◆ **Given problem**: Gather every line of the material below that contains the word "from", treating uppercase and lowercase letters as different.

◆ **Supplied records**:
* BEGIN *
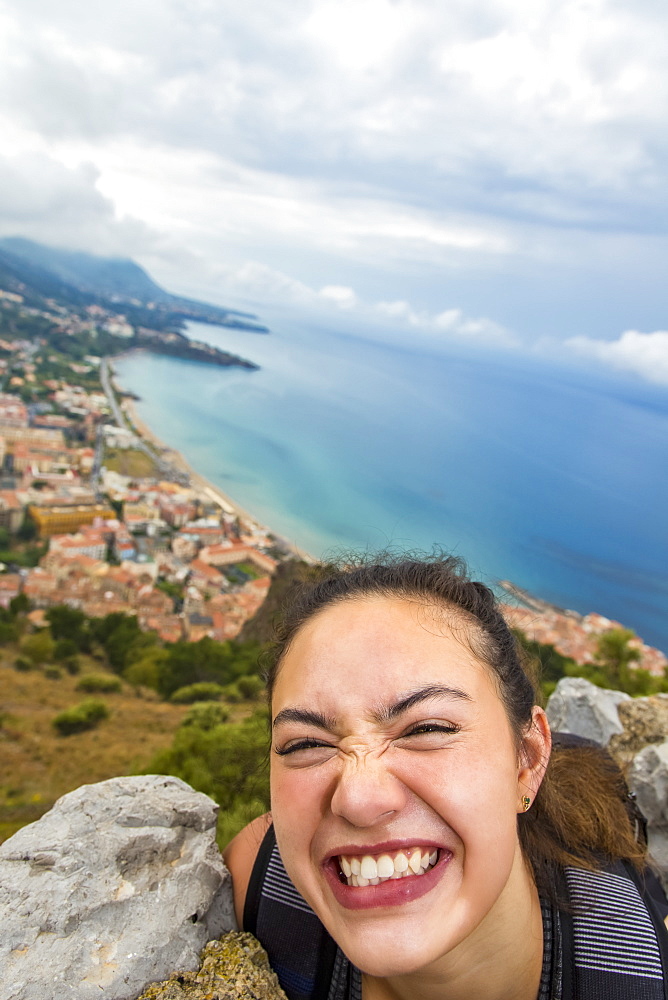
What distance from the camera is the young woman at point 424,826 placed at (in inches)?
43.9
* END *
* BEGIN *
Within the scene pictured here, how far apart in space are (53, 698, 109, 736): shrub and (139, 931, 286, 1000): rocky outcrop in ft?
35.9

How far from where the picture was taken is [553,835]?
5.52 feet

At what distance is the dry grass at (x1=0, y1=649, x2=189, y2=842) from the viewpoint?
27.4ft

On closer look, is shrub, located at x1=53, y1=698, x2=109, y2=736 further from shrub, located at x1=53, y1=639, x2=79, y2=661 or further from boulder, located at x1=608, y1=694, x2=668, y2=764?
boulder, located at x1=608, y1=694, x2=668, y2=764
* END *
* BEGIN *
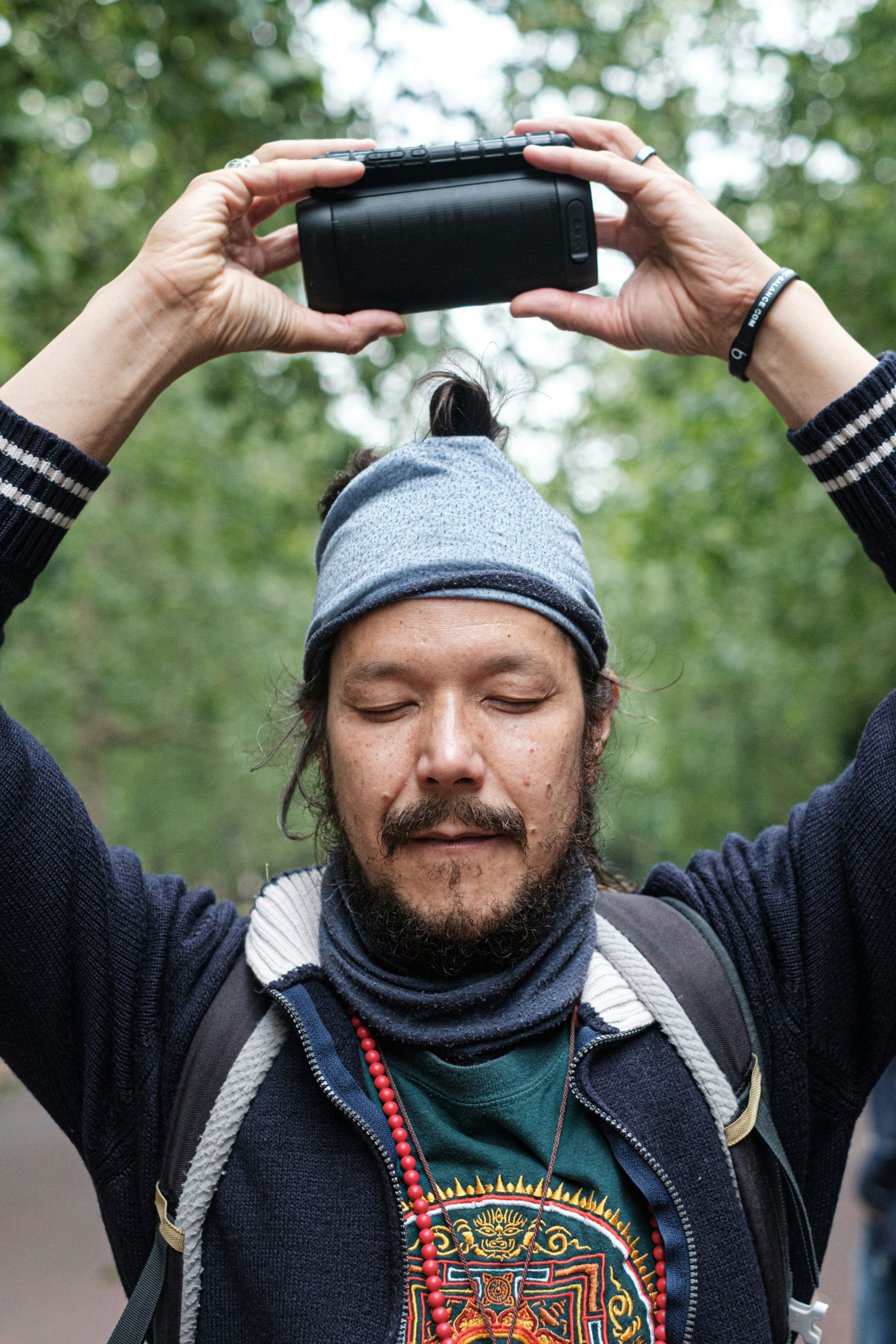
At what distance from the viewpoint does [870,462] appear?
* END *
◆ **Output of the exercise**:
What distance from the camera is the young woman at point 424,826 placed at (in inches)?
How far from where the picture was taken is [553,835]?
At what distance is the dry grass at (x1=0, y1=649, x2=189, y2=842) from the viewpoint?
On closer look, is shrub, located at x1=53, y1=698, x2=109, y2=736 further from shrub, located at x1=53, y1=639, x2=79, y2=661 or further from boulder, located at x1=608, y1=694, x2=668, y2=764?
At what distance from the viewpoint does [870,462] appear?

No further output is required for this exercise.